§ **Assigned task**: Would you reproduce the entries that follow exactly as they appear?

§ **Dataset entries**:
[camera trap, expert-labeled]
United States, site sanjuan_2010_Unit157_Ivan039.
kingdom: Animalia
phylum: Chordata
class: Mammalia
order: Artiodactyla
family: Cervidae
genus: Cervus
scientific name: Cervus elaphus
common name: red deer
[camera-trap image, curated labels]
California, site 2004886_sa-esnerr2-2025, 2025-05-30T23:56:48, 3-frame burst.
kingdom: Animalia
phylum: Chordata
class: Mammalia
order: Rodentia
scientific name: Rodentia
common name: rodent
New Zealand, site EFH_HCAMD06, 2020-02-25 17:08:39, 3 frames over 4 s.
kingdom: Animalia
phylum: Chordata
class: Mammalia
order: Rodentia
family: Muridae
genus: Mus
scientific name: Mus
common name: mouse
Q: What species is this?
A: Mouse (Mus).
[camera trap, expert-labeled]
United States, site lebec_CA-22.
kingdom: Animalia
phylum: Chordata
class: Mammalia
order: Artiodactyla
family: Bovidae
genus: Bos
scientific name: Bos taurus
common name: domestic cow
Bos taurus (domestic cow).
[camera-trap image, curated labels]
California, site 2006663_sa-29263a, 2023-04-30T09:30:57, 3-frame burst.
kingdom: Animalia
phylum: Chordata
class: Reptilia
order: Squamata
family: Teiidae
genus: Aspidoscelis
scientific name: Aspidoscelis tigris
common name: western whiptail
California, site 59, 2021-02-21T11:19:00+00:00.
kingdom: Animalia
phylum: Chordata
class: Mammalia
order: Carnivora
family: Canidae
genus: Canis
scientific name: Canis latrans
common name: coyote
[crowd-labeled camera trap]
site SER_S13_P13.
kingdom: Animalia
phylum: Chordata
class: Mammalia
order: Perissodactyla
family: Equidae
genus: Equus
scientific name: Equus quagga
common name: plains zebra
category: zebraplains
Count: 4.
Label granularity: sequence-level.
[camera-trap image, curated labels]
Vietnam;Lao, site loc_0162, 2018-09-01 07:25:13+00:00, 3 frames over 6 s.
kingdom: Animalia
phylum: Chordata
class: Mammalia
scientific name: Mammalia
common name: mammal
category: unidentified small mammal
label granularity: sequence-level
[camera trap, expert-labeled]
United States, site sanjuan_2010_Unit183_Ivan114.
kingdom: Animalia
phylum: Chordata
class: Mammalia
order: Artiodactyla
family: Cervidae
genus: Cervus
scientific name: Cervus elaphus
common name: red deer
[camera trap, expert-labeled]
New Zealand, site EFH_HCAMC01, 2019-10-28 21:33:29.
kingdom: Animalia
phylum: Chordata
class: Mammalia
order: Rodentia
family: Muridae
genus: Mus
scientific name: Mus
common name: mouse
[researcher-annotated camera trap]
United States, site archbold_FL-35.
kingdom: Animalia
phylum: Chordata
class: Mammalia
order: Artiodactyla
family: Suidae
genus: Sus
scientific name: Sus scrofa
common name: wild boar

§ **Response area**:
[camera trap, expert-labeled]
United States, site sanjuan_2010_Unit157_Ivan039.
kingdom: Animalia
phylum: Chordata
class: Mammalia
order: Artiodactyla
family: Cervidae
genus: Cervus
scientific name: Cervus elaphus
common name: red deer
[camera-trap image, curated labels]
California, site 2004886_sa-esnerr2-2025, 2025-05-30T23:56:48, 3-frame burst.
kingdom: Animalia
phylum: Chordata
class: Mammalia
order: Rodentia
scientific name: Rodentia
common name: rodent
New Zealand, site EFH_HCAMD06, 2020-02-25 17:08:39, 3 frames over 4 s.
kingdom: Animalia
phylum: Chordata
class: Mammalia
order: Rodentia
family: Muridae
genus: Mus
scientific name: Mus
common name: mouse
Q: What species is this?
A: Mouse (Mus).
[camera trap, expert-labeled]
United States, site lebec_CA-22.
kingdom: Animalia
phylum: Chordata
class: Mammalia
order: Artiodactyla
family: Bovidae
genus: Bos
scientific name: Bos taurus
common name: domestic cow
Bos taurus (domestic cow).
[camera-trap image, curated labels]
California, site 2006663_sa-29263a, 2023-04-30T09:30:57, 3-frame burst.
kingdom: Animalia
phylum: Chordata
class: Reptilia
order: Squamata
family: Teiidae
genus: Aspidoscelis
scientific name: Aspidoscelis tigris
common name: western whiptail
California, site 59, 2021-02-21T11:19:00+00:00.
kingdom: Animalia
phylum: Chordata
class: Mammalia
order: Carnivora
family: Canidae
genus: Canis
scientific name: Canis latrans
common name: coyote
[crowd-labeled camera trap]
site SER_S13_P13.
kingdom: Animalia
phylum: Chordata
class: Mammalia
order: Perissodactyla
family: Equidae
genus: Equus
scientific name: Equus quagga
common name: plains zebra
category: zebraplains
Count: 4.
Label granularity: sequence-level.
[camera-trap image, curated labels]
Vietnam;Lao, site loc_0162, 2018-09-01 07:25:13+00:00, 3 frames over 6 s.
kingdom: Animalia
phylum: Chordata
class: Mammalia
scientific name: Mammalia
common name: mammal
category: unidentified small mammal
label granularity: sequence-level
[camera trap, expert-labeled]
United States, site sanjuan_2010_Unit183_Ivan114.
kingdom: Animalia
phylum: Chordata
class: Mammalia
order: Artiodactyla
family: Cervidae
genus: Cervus
scientific name: Cervus elaphus
common name: red deer
[camera trap, expert-labeled]
New Zealand, site EFH_HCAMC01, 2019-10-28 21:33:29.
kingdom: Animalia
phylum: Chordata
class: Mammalia
order: Rodentia
family: Muridae
genus: Mus
scientific name: Mus
common name: mouse
[researcher-annotated camera trap]
United States, site archbold_FL-35.
kingdom: Animalia
phylum: Chordata
class: Mammalia
order: Artiodactyla
family: Suidae
genus: Sus
scientific name: Sus scrofa
common name: wild boar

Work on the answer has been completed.